Copy each of the rows below word for word, leaving the pictures out of your answer.

>>

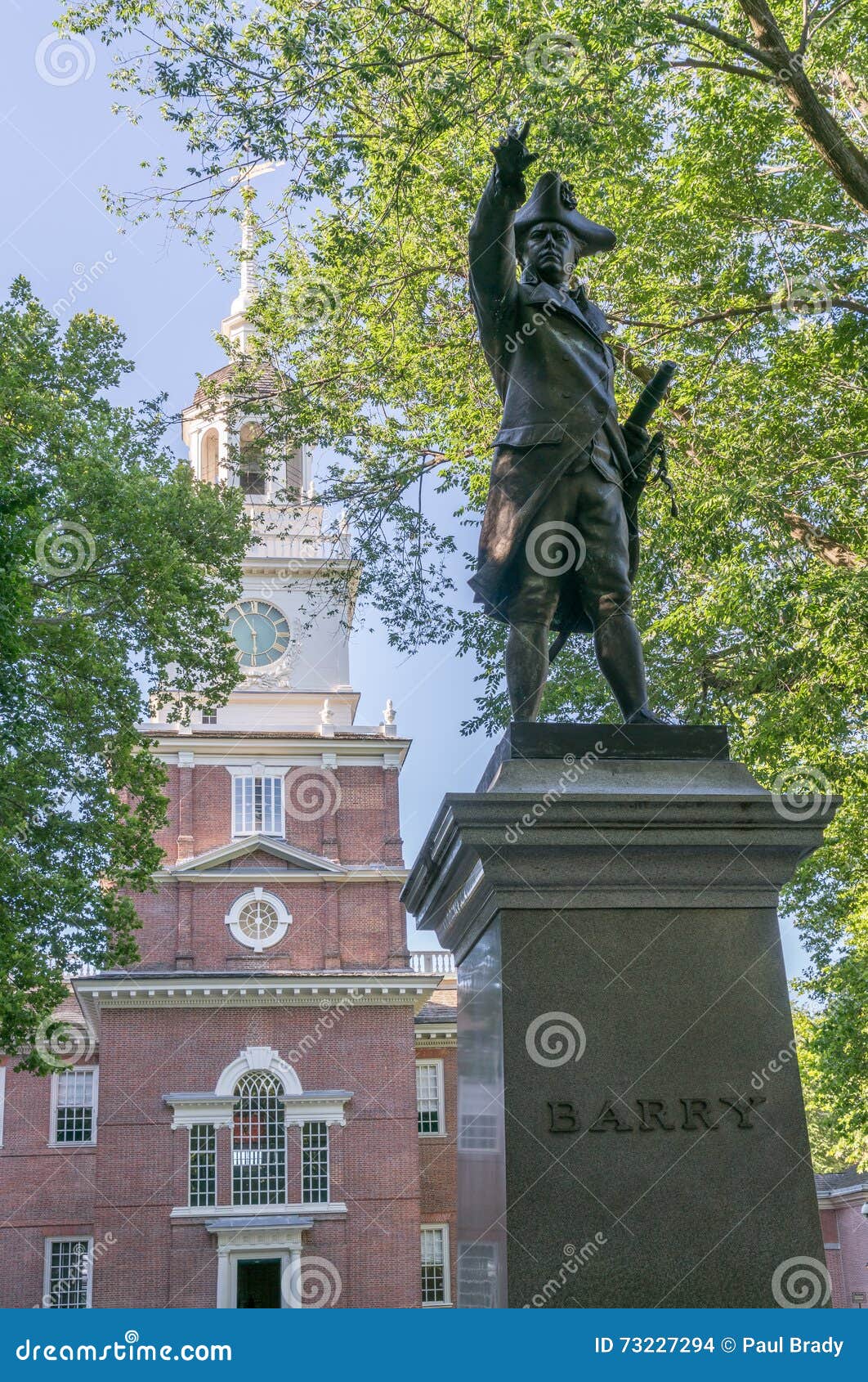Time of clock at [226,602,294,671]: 5:54
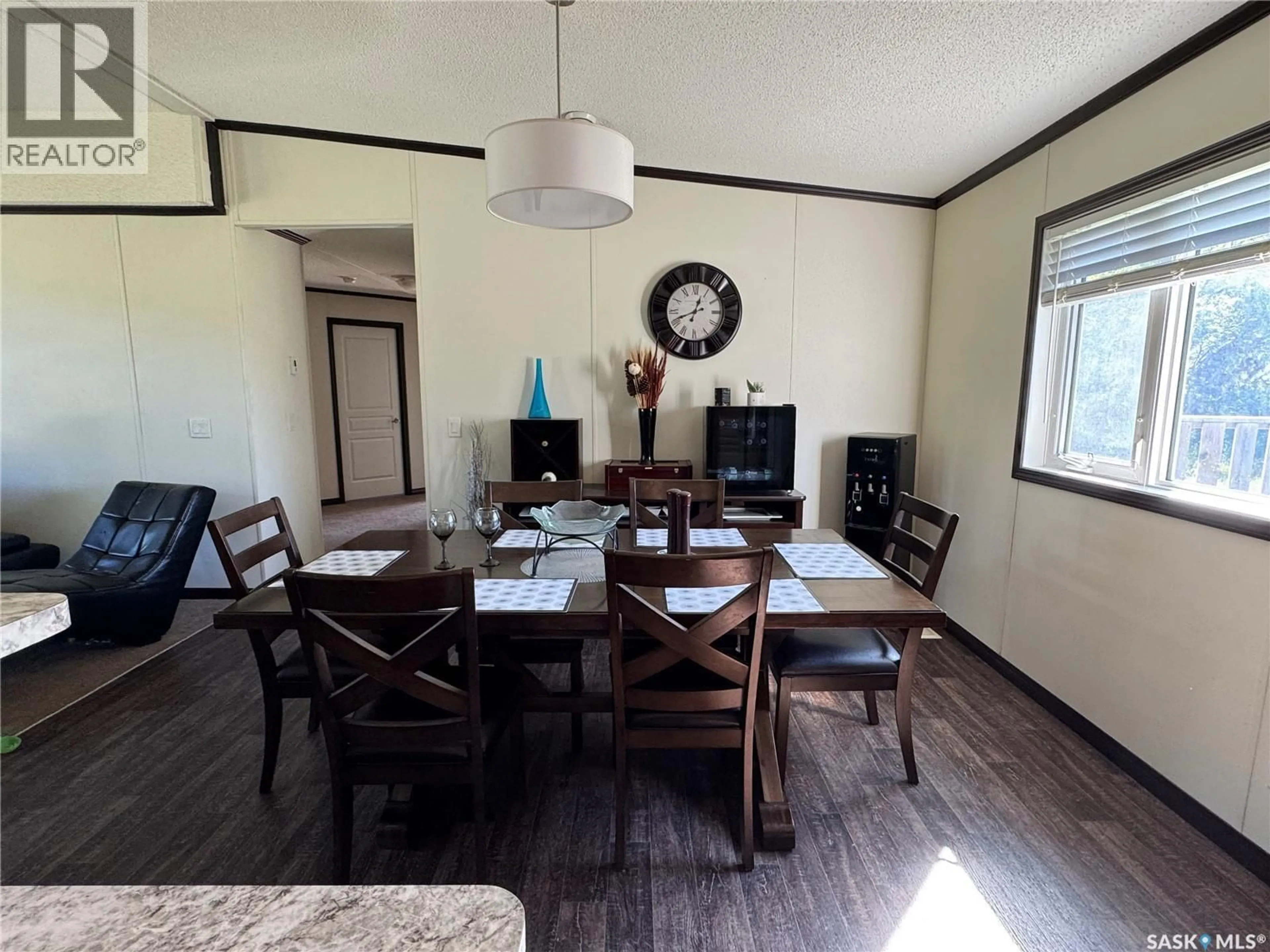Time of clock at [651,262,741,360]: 12:41
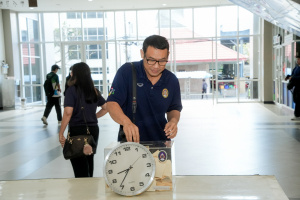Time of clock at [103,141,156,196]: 8:36
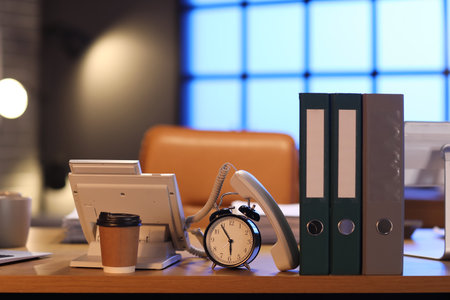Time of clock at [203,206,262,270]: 5:54
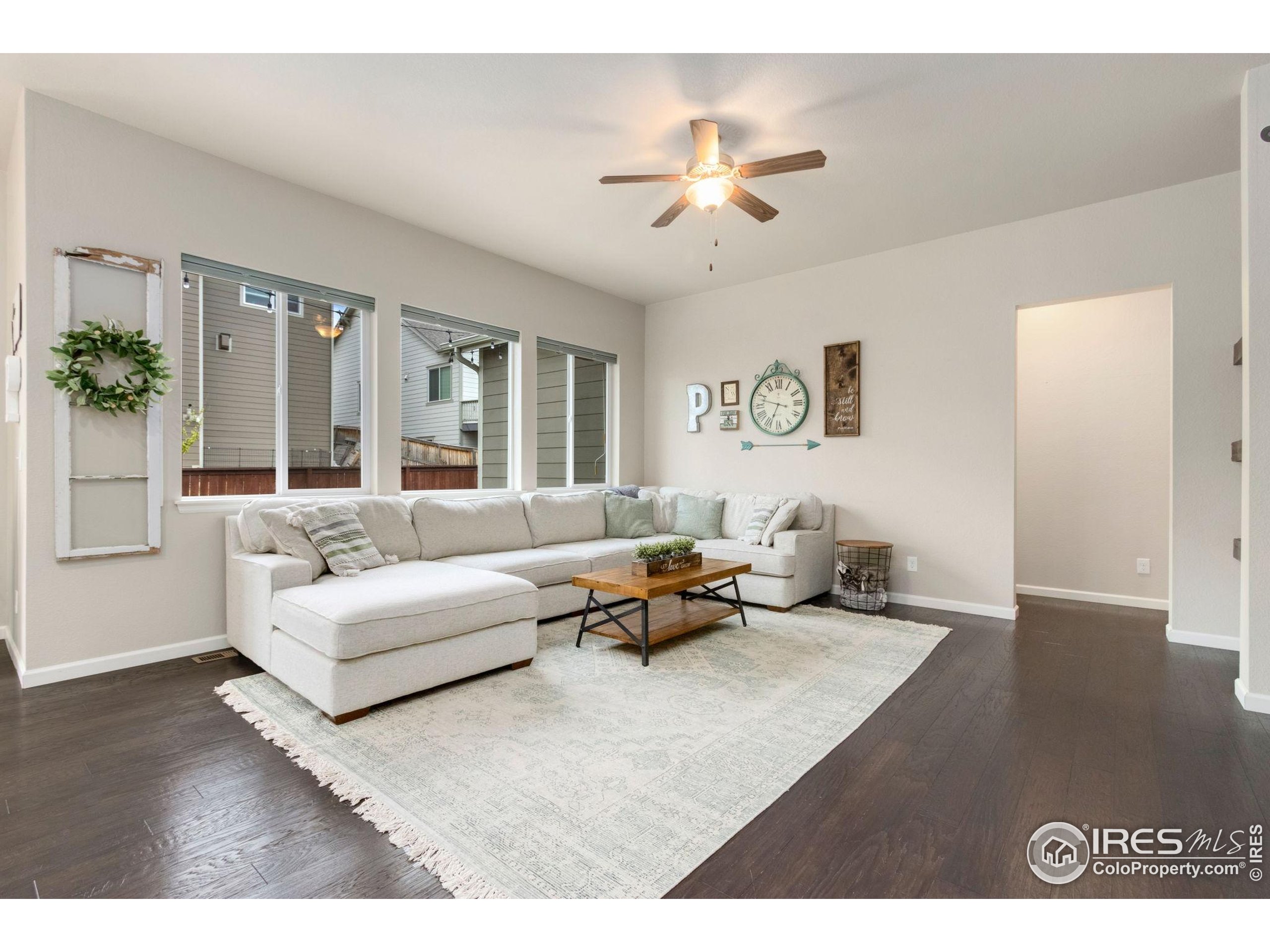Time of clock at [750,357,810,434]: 6:47
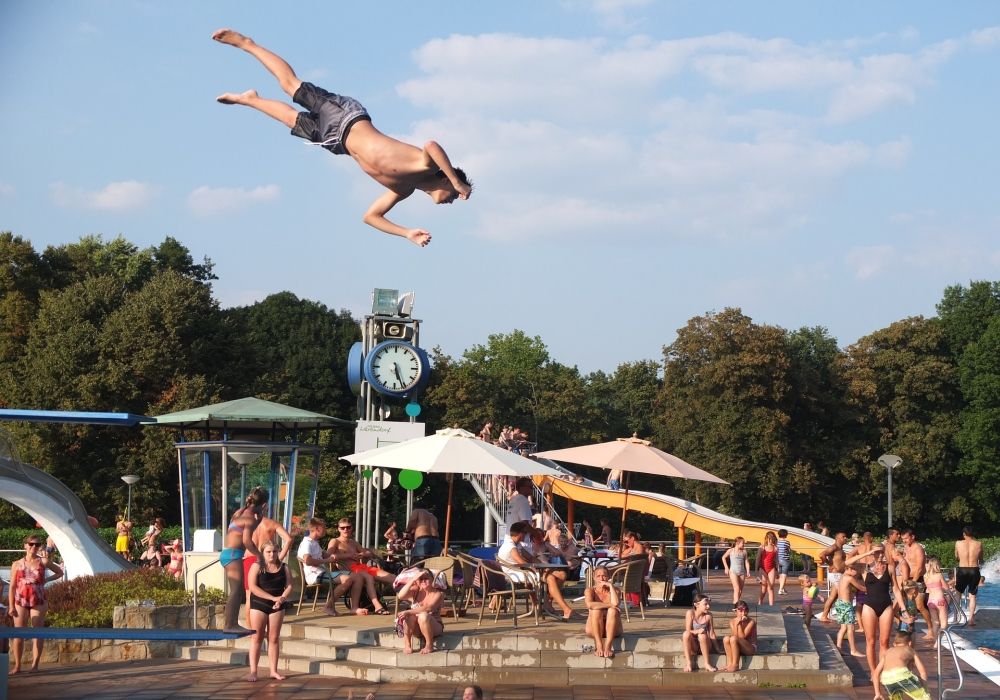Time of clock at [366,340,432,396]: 5:26
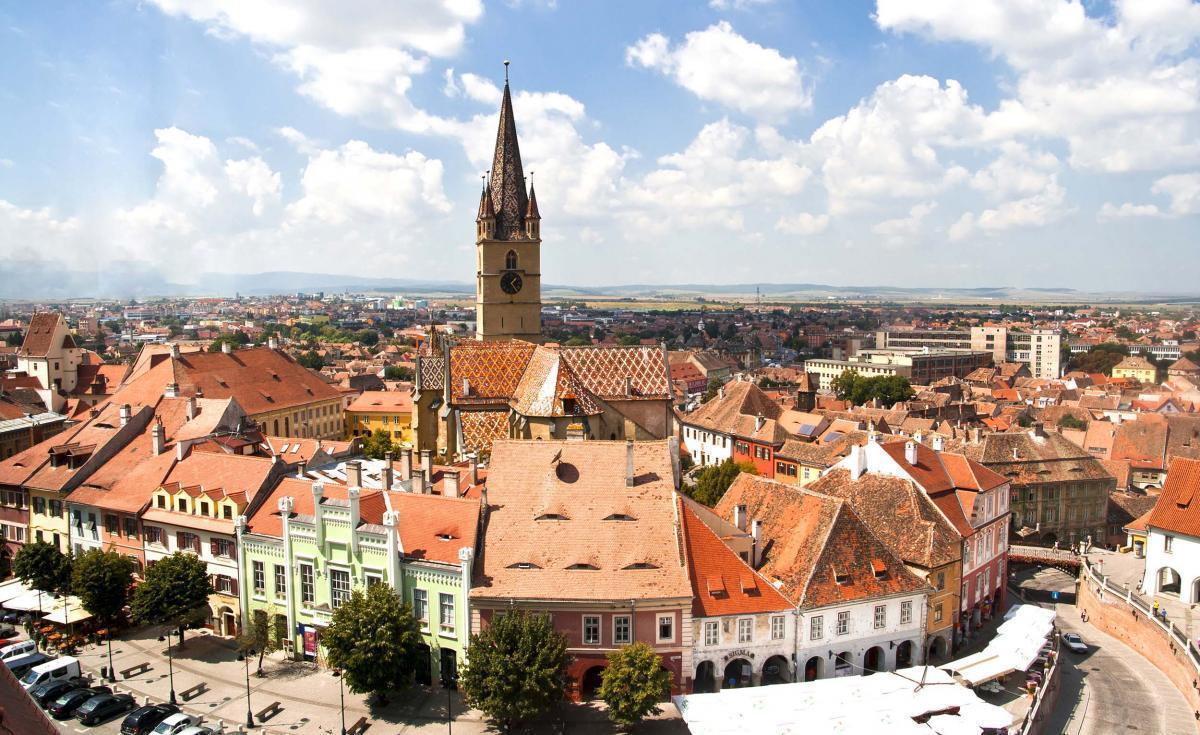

<<

Worked solution
Time of clock at [226,602,294,671]: 5:54
Time of clock at [651,262,741,360]: 12:41
Time of clock at [103,141,156,196]: 8:36
Time of clock at [203,206,262,270]: 5:54
Time of clock at [750,357,810,434]: 6:47
Time of clock at [366,340,432,396]: 5:26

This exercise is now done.